N001 Telephone vs clinic follow-up in the management of patients with inflammatory bowel disease: a nurse practitioner-led study
U. Chauhan*1, D. Armstrong2, S.L. Halder2, J. K. Marshall2, F. Tse2, M. I. Pinto Sanchez2, Y. Farbod2, J. Popov2, S. Kaasalainen3, P. Moayyedi2
1McMaster University Medical Centre, Digestive Disease, Hamilton, Canada, 2McMaster University, Department of Gastroenterology, Hamilton, Canada, 3McMaster University, School Of Nursing, Hamilton, Canada
Management of inflammatory bowel disease (IBD) requires frequent contact with health care providers, but clinic visits impose an economic burden and can cause psychosocial distress. This study examines the effectiveness of telephone contact versus a clinic appointment amongst patients followed for IBD.
This is a mixed method study design. Consecutive IBD patients were randomly assigned to either clinic follow-up visit (CFV) by an IBD nurse practitioner or telephone follow-up visit (TFV) with an IBD nurse practitioner 3 months after their current appointment. Standardised questionnaires, including demographics, IBD phenotype, disease activity, medication, quality of life, resource utilisation, anxiety, and depression were completed at baseline and 6 months visits using an on-line survey. Patient satisfaction and preference were evaluated in focus group sessions.

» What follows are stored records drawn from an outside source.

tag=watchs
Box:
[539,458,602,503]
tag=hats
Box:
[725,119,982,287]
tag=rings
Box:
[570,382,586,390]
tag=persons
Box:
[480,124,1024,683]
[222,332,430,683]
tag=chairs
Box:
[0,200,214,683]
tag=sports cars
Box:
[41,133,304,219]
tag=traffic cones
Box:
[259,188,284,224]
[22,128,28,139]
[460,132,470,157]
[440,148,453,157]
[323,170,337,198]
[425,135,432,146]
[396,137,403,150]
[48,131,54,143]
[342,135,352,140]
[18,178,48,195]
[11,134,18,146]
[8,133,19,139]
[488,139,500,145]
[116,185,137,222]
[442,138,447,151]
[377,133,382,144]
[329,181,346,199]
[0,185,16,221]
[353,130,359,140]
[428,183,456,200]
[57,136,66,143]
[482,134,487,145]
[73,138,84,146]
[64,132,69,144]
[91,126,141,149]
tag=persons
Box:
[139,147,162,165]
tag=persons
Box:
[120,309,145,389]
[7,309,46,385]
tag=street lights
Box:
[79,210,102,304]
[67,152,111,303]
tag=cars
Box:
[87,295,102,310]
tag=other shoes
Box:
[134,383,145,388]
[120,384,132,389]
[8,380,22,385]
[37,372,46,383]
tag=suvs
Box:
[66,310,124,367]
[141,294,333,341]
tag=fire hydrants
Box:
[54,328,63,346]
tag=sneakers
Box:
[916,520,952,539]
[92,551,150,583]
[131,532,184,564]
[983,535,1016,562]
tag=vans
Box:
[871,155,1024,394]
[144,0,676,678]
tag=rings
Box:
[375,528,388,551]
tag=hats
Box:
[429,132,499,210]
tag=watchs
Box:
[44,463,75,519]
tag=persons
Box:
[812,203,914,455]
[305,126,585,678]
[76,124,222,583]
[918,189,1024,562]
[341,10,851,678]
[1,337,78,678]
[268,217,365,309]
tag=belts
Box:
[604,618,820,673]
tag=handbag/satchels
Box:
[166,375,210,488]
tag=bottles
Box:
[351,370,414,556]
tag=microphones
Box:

Sixty patients were recruited from the outpatient clinic at McMaster Medical Centre. There were no differences in the basic demographic between both groups (Table 1). The average parking and travel costs for patients randomised to CFV were CAN $25.83, and their average loss of income was CAN $17.00. The median duration of health care contact was longer in the CFV group (52 minutes [IQR 38–81] vs 17 minutes [IQR 15.0–21.2]; p = <0.01), with wait time was longer in CFV (median 31.6 minutes [IQR 8–56] vs 0 minutes p < 0.01). Rates of interim health care contact did not differ between the 2 arms. No significant change in health-related quality of life (Short Inflammatory Bowel Disease Questionnaire) or satisfaction (Patient Satisfaction Questionnaire) from baseline to 6-month follow-up was observed. There was also no significant change in C-reactive protein (CRP), Harvey–Bradshaw Index (Crohn’s disease) or Partial Mayo Score (ulcerative colitis). At 6 months, subjects in the TFV arm had lower median total HADS score (8 vs 12, p = 0.045) and lower median HADS depression score (p = 0.046). A common theme mentioned by TFV subjects in focus groups was their satisfaction with time and money saved via telephone communication. Depending on their circumstances, the patients preferred telephone visits when in remission and clinic visits during relapse of their disease.
Our feasibility study has shown that telephone visit is cost saving and preferred by patients with IBD. This mode of follow-up care was also associated with better anxiety and depression scores. Further research is needed to explore how TFV can best be integrated in patient management algorithms.